Tasks
1) Answer these questions using the excerpt about Wall Street's Robber Barons:
(a) How much did Goldman Sachs employees pocket in pay and benefits over the past five years?
(b) By what decade was the term "Robber Baron" used to attack any businessman who used questionable practices to become wealthy?
(c) How large a fine did Citigroup agree to pay to settle a civil fraud case?
2) Please reproduce, word for word, the passage of the Wall Street excerpt from "Wall Street Regulations" to "a $285 million fine.".

Excerpt provided

────

Don’t hold your breath. Wall Street contributes hundreds of millions of dollars per year to corrupt politicians who make sure rules favor the Wall Street Robber Barons and not investors. You have to fix Washington before you can fix Wall Street.

Why do you think so many investors tolerate corrupt business practices at brand name firms?

Wall Street’s Robber Barons Make Billions

Brett Arends wrote an excellent article in the Wall Street Journal titled “Capitalists of the World, Unite”. In the article he described several ways Wall Street has ripped off investors the past few years.

In one example, he described how Goldman Sachs employees have pocketed $80 billion in pay and benefits while the company’s shareholders have lost $25 billion the past five years.

If Goldman Sachs’ clients lost billions and its shareholders lost billions then who are the winners? The correct answer is the Goldman Sachs’ executives who made billions. They, and other Wall Street executives, are society’s latest version of Robber Barons (see definition below).

I think the media does its readers a disservice when it refers to greedy, unethical executives as Wall Street or by their companies’ names. Wall Street did not cheat investors – its a name. Goldman Sachs did not cheat investors – its also a name. The executives who run Goldman Sachs made the decisions that cheated investors and cost shareholders billions of dollars. They are true Robber Barons because they lined their own pockets at the expense of their clients and shareholders.

According to Wikipedia, Robber Baron is a term used for a powerful 19th century American businessman. By the 1890s the term was used to attack any businessman who used questionable practices to become wealthy. It combines the sense of criminal (“robber”) and illegitimate aristocracy (“baron”).

Guess what? They are back and their questionable practices impact you!

Wall Street Regulations are a Joke!

Wall Street is a location not a body of decision-makers. Citigroup does not make decisions. Citigroup executives make decisions.

Citigroup “agreed” to settle a civil fraud case by paying a $285 million fine.

────

Data to examine
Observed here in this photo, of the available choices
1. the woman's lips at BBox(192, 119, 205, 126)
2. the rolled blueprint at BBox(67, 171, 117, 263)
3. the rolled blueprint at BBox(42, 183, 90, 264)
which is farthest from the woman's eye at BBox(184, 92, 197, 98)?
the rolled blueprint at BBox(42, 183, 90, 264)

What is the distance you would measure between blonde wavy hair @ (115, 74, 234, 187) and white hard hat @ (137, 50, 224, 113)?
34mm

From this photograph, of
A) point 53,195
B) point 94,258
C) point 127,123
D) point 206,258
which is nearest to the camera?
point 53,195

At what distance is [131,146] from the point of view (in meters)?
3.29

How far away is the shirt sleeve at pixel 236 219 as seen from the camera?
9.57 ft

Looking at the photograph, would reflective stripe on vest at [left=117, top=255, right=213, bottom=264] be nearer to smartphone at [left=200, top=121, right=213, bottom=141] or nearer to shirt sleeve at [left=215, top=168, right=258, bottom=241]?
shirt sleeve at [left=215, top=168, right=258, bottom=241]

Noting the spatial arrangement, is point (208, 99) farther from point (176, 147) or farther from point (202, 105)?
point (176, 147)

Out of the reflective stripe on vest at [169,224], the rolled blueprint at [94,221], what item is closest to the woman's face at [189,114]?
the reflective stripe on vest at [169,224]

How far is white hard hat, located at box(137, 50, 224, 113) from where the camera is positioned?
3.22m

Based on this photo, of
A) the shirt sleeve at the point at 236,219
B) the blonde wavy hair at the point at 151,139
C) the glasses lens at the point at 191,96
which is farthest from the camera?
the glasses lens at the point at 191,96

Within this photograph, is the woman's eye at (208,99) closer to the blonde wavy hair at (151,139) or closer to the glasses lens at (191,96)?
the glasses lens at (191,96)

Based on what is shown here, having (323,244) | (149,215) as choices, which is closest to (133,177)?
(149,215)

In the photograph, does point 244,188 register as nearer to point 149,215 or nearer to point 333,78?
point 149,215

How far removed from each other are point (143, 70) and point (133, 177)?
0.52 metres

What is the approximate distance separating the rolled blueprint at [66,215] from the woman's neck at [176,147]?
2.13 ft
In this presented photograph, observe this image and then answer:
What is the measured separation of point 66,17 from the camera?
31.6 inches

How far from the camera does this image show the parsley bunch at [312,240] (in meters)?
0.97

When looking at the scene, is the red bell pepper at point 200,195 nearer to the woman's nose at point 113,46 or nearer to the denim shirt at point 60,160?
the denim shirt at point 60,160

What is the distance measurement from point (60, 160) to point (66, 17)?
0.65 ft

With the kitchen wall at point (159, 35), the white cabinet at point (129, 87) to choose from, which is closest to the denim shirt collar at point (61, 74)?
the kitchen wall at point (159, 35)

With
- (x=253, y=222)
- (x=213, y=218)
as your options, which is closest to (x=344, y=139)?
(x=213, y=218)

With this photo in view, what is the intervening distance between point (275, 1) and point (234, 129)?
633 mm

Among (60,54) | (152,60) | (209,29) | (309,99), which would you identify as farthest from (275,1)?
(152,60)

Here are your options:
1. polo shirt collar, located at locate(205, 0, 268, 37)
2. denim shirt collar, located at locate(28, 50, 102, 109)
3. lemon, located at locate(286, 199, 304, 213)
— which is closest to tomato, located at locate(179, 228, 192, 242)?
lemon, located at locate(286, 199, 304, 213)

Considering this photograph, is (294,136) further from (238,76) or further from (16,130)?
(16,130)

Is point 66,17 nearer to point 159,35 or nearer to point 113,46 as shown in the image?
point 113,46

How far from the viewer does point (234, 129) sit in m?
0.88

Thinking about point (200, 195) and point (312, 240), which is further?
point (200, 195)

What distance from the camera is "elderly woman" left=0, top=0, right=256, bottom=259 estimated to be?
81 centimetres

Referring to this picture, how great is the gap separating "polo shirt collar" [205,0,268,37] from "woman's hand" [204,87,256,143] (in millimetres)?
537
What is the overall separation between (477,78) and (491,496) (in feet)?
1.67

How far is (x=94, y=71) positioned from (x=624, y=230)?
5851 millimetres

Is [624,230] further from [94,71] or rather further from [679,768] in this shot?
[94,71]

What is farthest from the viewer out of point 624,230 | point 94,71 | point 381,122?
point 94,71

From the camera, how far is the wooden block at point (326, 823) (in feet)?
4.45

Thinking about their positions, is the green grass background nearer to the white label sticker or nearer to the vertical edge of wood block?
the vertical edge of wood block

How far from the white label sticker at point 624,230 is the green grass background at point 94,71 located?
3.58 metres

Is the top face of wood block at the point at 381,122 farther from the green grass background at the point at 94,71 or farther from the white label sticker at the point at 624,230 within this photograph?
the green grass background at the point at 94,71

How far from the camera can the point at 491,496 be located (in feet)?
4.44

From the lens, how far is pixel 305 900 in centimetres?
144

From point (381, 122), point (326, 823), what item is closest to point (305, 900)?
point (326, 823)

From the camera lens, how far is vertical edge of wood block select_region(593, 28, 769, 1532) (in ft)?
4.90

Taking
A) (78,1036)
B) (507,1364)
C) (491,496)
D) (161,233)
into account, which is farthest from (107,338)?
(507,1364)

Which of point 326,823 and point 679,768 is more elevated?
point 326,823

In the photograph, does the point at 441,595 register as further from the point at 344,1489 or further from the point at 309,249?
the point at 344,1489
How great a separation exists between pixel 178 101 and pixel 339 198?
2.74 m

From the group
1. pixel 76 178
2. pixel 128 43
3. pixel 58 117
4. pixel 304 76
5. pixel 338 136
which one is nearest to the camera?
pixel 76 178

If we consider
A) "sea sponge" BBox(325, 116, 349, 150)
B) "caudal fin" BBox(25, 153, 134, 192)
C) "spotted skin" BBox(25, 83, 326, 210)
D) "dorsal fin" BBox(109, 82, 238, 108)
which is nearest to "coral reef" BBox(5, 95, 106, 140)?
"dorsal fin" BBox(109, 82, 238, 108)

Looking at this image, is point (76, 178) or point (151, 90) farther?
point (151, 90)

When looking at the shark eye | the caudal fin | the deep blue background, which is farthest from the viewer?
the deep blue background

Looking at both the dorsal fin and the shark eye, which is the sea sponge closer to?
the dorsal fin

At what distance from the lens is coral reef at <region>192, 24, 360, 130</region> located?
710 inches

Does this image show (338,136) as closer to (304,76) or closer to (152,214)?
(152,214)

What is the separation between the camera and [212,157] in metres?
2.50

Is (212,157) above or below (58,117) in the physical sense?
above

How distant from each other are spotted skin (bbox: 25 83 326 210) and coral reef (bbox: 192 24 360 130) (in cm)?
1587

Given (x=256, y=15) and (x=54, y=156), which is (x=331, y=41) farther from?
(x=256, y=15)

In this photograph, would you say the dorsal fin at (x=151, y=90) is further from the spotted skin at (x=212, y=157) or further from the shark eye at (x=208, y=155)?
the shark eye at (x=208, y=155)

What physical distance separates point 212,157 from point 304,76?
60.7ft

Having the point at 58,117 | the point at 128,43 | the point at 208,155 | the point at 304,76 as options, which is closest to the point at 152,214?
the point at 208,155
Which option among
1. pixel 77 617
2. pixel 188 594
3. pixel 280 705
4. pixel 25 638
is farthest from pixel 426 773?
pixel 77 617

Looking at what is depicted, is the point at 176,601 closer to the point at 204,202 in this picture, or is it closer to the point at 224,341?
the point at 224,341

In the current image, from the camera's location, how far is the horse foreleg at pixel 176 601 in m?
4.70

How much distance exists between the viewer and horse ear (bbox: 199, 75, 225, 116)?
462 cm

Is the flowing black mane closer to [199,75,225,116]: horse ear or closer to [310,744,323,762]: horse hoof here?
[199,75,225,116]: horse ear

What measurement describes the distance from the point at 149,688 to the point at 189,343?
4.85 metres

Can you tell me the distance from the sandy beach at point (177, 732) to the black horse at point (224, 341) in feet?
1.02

────

Solved tasks
1)
(a) $80 billion
(b) The 1890s
(c) $285 million

2)
Wall Street Regulations are a Joke!

Wall Street is a location not a body of decision-makers. Citigroup does not make decisions. Citigroup executives make decisions.

Citigroup “agreed” to settle a civil fraud case by paying a $285 million fine.